Of the three, the last one seems most likely to be approved. When Belichick submitted the idea a year ago, he asked for the scrimmage line to be at the 25-yard line, and the voters approved an experimental version of the proposal during the first two weeks of the preseason. With New England's amendment this year, my sense is that it could pass when the vote is taken again, possibly today or Wednesday, the final day of this year's meetings.

Belichick could still meet with resistance to his other two ideas, however, given some statements made this week by other key players at these sessions. Giants owner John Mara said he felt the camera idea would be cost-prohibitive, to which Patriots owner Robert Kraft countered Monday, "[W]e should always do what's best for the game… whatever supports the integrity or quality of the game, we can afford to do. That would be my feeling."

Meanwhile, the NFL's competition committee members held a press briefing Monday, during which they seemed to lower expectations for Belichick's desire to have challenges apply to all plays, including penalty calls.

"The committee's position for years has been to oppose involving fouls in replay for a lot of different reasons," said Rams head coach Jeff Fisher, a competition committee member. "We've looked at a lot of tape this offseason, we looked at the fouls particularly relating to hits on defenseless players. We had 27 of them this year, we looked at them as a group. We could not agree on a number of them, that's just the nature of the standard in replay.

"The Canadian Football League experimented – a one-year experiment last year – with adding to replay defensive pass interference, where the coach could actually generate the foul. They had 55 instances during the season. Forty-nine of those were initiated by the coach… and only six were overturned. The standard is very, very difficult. So those are the basic reason for the committee being opposed to adding fouls to replay."

The committee is also mulling changes to the rulebook that directly involve the Patriots. The first, as we mentioned last week, is the use of eligible players in ineligible positions – something New England used with great effectiveness in the most recent playoffs. The league is suggesting that this be ruled illegal from now on.

Also, during the Super Bowl, you may recall WR Julian Edelman taking a hard hit to the head during a catch at midfield. Edelman subsequently retained possession of the ball, and actually gained yards after the catch, but appeared to stagger well after the catch and hit (he later caught the game-winning touchdown pass). An independent certified athletic trainer – called an ATC spotter – is already present at each NFL game, but in the new proposal, will have greater authority in such situations.

"The Edelman situation was a play we looked at," competition committee chairman Rich McKay explained. "If passed, [ATC spotters] will then have the authority to stop the game if they see a player that displays obvious signs of disorientation or is clearly unstable. So in other words… all the officials on the field make sure we look for players that might be in distress and have them leave the game. But in case we miss a player, this ATC spotter will have the ability to stop the game, to radio to the side judge, I think it is, and have the side judge stop the game, have the player removed for a play, so the player will be looked at."

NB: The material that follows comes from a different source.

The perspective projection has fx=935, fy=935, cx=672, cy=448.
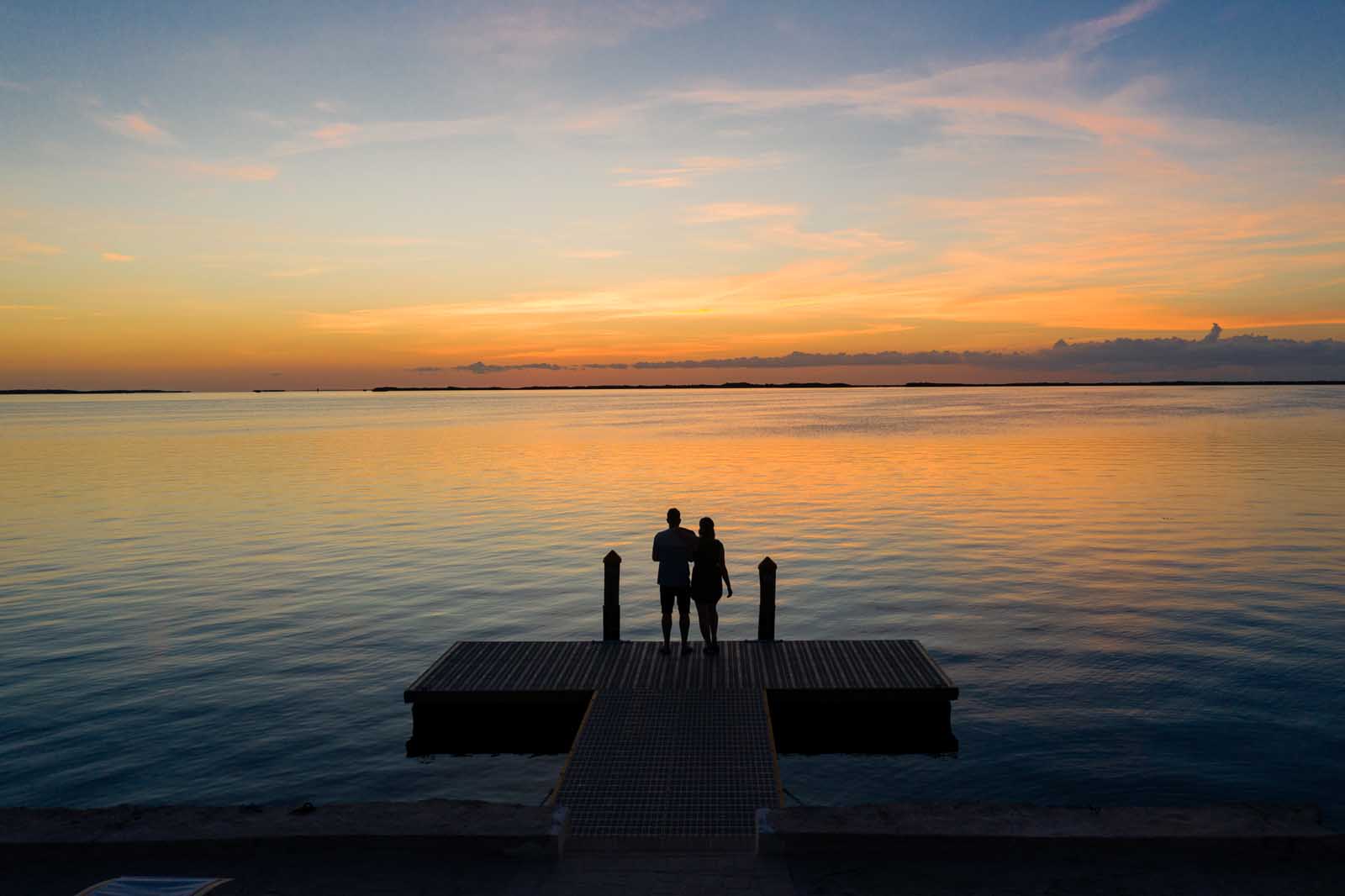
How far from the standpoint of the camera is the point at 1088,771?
13.8m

It's also possible that we could find out here in Phoenix who the Patriots opponent will be in the 2015 regular season opener. Recent tradition gives the Super Bowl champion from the previous season the honor of hosting the first game of the next year, during a Thursday prime time contest at the home of the champs. The first weekend of nationally televised games are often announced during the Annual Meeting, in advance of the full NFL schedule release in mid-April. However, an NFL spokesperson indicated that it's possible we won't get that news this week in Phoenix, to allow for more coordination of the full schedule. We'll keep our eyes and ears open, though, just in case.